Coming on board as the global distributor for Little Bird was both an emotional and business decision for Fremantle.

Kim Todd, Original Pictures founder and executive producer of the series, tells Playback that Dante Di Loreto, Fremantle’s North American president of scripted entertainment was “moved” by the story and how co-creator and showrunner Jennifer Podemski intended to tell it when he met with the series’ creative team in 2021.

“The fact that Fremantle came in and made an advance against sales meant that they believed they were going to make sales all over the world,” adds Todd. “And, that’s what they’re doing.”

The six-part Crave and APTN lumi limited series, co-created by Podemski and head writer Hannah Moscovitch, has been sold in the U.S. (PBS), Croatia (HRT), Israel (Hot) and Portugal (RTP), with deals in other territories currently under discussion, according to the distributor.

Little Bird is produced by Rezolution Pictures, which brought the concept to Podemski in 2016 to develop, and Original Pictures, with Fremantle handling global sales.
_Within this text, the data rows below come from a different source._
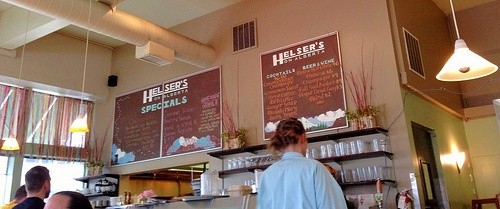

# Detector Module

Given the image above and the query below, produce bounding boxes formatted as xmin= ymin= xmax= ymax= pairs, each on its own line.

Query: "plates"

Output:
xmin=200 ymin=173 xmax=219 ymax=197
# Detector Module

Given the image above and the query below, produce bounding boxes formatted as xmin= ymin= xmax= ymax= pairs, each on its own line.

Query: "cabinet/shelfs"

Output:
xmin=207 ymin=127 xmax=396 ymax=197
xmin=76 ymin=174 xmax=120 ymax=198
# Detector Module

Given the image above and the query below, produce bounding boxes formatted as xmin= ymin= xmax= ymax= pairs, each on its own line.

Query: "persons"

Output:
xmin=0 ymin=183 xmax=27 ymax=209
xmin=257 ymin=117 xmax=349 ymax=209
xmin=11 ymin=166 xmax=51 ymax=209
xmin=43 ymin=191 xmax=93 ymax=209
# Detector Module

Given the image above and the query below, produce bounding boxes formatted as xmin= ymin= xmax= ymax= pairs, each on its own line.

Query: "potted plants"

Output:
xmin=219 ymin=105 xmax=247 ymax=149
xmin=86 ymin=128 xmax=108 ymax=176
xmin=343 ymin=42 xmax=382 ymax=130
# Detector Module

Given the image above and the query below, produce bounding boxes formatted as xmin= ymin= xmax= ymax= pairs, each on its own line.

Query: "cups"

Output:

It is co-written by Zoe Hopkins, and directed by Hopkins and Elle-Máijá Tailfeathers.

The series, which premiered in Canada on May 26, has picked up several accolades, including Representation of Race and Ethnicity – Scripted at MIPCOM’s Diversify TV Awards, the audience award at the 2023 Series Mania festival, and Outstanding Directorial Achievement in Dramatic Series for Elle-Máijá Tailfeathers and the directing team of the episode “Love is all Around” at the DGC Awards.
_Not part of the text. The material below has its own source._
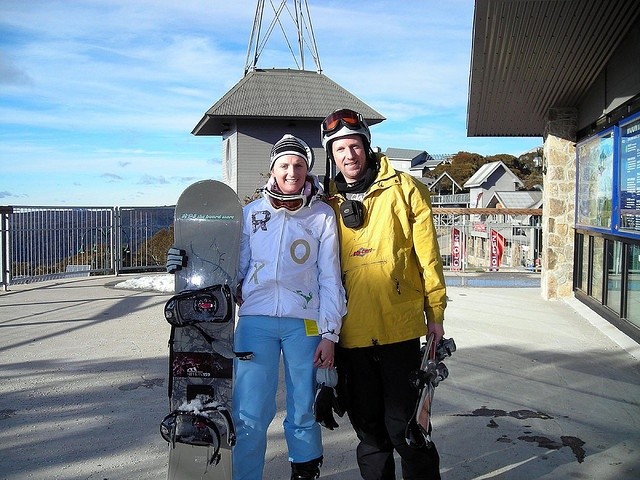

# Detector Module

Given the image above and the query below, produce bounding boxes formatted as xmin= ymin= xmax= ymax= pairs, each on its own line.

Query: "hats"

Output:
xmin=268 ymin=134 xmax=309 ymax=174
Little Bird centres on an Indigenous woman (played by Darla Contois) who is removed from her childhood home on a Saskatchewan reserve during the Sixties Scoop and adopted into a Montreal Jewish family. The series follows her quest to find her birth family.

The series had one of the top five Canadian scripted series debuts in Crave history for first week streams season average, according to Bell Media, which cited Adobe Analytics as the source. It was the most-watched show on APTN lumi when it premiered in May. “And since its main network premiere this fall, Little Bird has been in APTN’s top three most-watched programs week by week,” says Adam Garnet Jones, APTN’s director of TV content and special events, who lauded the series for its “masterful” storytelling.
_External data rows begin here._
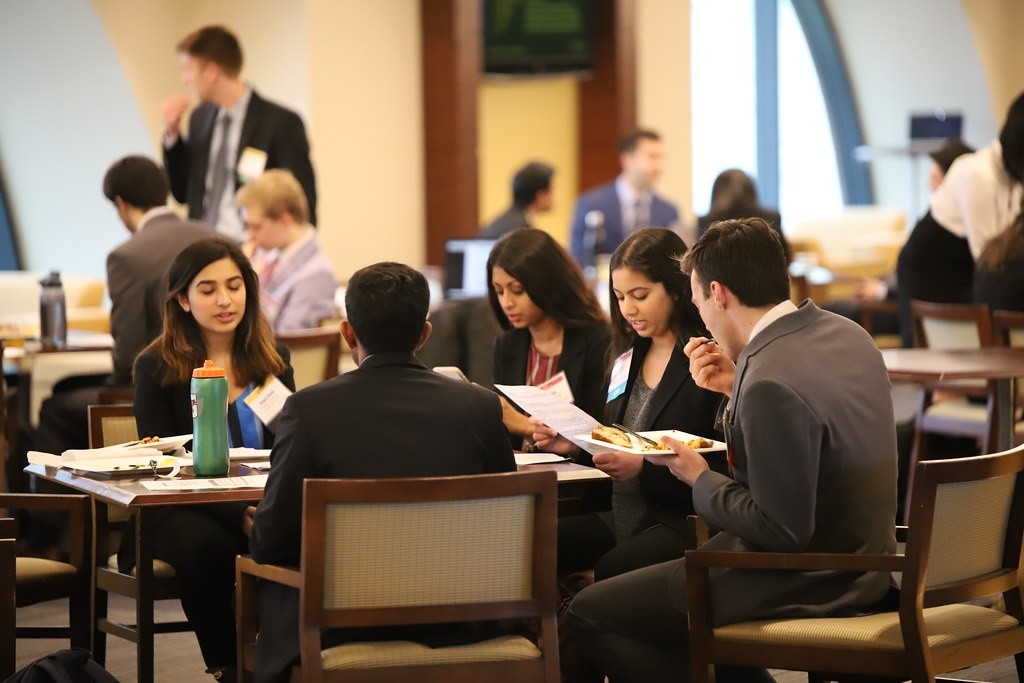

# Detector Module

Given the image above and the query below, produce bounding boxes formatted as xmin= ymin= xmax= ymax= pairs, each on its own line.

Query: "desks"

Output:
xmin=22 ymin=454 xmax=609 ymax=683
xmin=873 ymin=345 xmax=1024 ymax=488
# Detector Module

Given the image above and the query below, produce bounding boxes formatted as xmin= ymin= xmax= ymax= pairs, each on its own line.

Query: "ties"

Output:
xmin=633 ymin=199 xmax=643 ymax=232
xmin=202 ymin=116 xmax=233 ymax=228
The series made its U.S. debut in October, with the L.A. Times calling it a “powerful exploration of the ‘Sixties Scoop’ and Indigenous assimilation.”

Podemski says the production team wanted to take the “concept of a premium show to a very new place with every aspect” of the series. It benefited from the “large chunk” of financing via provincial incentives in Manitoba (where it was shot), the Fremantle advance, and the efforts of all the funding partners, says Todd – all of it adding up to an approximate budget of $21 million. The provincial incentives amounted to more than 25% of the budget, while Fremantle’s advance was a “significant commitment,” according to the producers.

When it came to the action on-screen, the team was just as considerate. There was a 10-day gap between shoots for each episode to ensure cast and crew had time to process the subject matter. These “kinds of stories are very hard to tell, harder to make, and harder to sell,” says Podemski, who is of Indigenous and Jewish descent.

Former Rezolution Pictures exec Christina Fon, who is now with Shaftesbury and is in development on a dramatic comedy for Crave with Podemski and her banner Redcloud Studios, was an executive producer on Little Bird. She says, as a Jewish woman and daughter of Holocaust survivors, it was personally important to be able put a spotlight on “this unknown truth and story” where the Indigenous and Jewish “cultures meet within the frameworks of genocide.”

Rezolutions Pictures also produced a companion documentary, Coming Home, directed by Cree/Ojibway filmmaker Erica Daniels, that dives deeper into the history of the Sixties Scoop, and the impact of the child welfare system on the series’ Indigenous creatives, crew and Sixties Scoop advisors. The doc was released day and date with the series finale on June 30.

“It was important to be able to go back to the community with your head held high because you were able to tell that story in the right way,” says Rezolution Pictures’ Ernest Webb, who also served as an executive producer on the show. The series has also opened conversations around the Sixties Scoop, which Podemski says was the intent.